The education business may soon offer commercial opportunities that dwarf those of the entertainment industry, Sir David Puttnam believes.
Multimedia producers in the United Kingdom have in their gift the cultural equivalent of North Sea oil, but the opportunity could easily be missed, the distinguished film director warned.
Sir David, nursing a chronic cold, was at the British Academy of Film and Television Arts in London for the launch of BAFTA's new awards for interactive multimedia.
Sponsored by Apple Computer, the awards will attempt to recognise a comprehensive range of new talents, including those applied in educational productions. The academy will announce the full awards list in the new year. Sir David said that the UK already had an unrivalled wealth of skills, particularly in television and education, that could be harnessed to build a coherent national industry.
He praised the work of interactive multimedia designers, whose work was on show at the launch, including the degree projects of Middlesex University students.
But Sir David warned that these precious skills, which could help construct a new industrial base in information technology, could be wasted in the same way as North Sea oil without bold public policies and private sector investment.

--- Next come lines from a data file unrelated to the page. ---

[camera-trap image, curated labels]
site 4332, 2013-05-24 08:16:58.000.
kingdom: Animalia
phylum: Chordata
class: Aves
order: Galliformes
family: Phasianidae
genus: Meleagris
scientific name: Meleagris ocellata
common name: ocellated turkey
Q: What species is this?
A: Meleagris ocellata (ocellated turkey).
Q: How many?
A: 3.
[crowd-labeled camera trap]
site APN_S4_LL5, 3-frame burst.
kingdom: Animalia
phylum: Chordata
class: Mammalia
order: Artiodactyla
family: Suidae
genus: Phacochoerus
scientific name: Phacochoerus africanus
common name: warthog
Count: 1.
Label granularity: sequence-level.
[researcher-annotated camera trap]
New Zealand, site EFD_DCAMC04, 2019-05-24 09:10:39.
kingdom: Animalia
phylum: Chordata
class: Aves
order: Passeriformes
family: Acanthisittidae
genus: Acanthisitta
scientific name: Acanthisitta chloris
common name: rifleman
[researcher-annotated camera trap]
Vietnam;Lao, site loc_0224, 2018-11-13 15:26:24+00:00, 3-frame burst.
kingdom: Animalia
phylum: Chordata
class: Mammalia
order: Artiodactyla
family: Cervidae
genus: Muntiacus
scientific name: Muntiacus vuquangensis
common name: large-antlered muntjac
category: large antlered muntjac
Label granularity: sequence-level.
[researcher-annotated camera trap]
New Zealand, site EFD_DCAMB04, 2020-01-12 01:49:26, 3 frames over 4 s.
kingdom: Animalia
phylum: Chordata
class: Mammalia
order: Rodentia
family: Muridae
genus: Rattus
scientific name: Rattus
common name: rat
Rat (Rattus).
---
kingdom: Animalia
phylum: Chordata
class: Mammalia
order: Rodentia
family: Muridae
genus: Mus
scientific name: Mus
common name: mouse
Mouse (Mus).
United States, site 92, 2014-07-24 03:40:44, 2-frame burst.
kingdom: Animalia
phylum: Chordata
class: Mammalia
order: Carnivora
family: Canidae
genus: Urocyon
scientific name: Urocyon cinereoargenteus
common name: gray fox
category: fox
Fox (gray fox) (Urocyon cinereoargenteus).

The success of the Open University revealed a global demand for English-language distance learning, an area where multimedia worked well. "Yet in 1995 there is likely to be a trade deficit in learning materials for the first time," he said.
Sir David's appeal was echoed by Stephen Boyd Davis, principal lecturer at Middlesex University's centre for electronic arts. He reminded the audience of media professionals and academics that all new media had been feared, from the novel through to cinema and television.
Mr Davis, whose students were praised by BAFTAmembers for excellent work on a tight budget urged planners to have courage and back the fledgling revolution.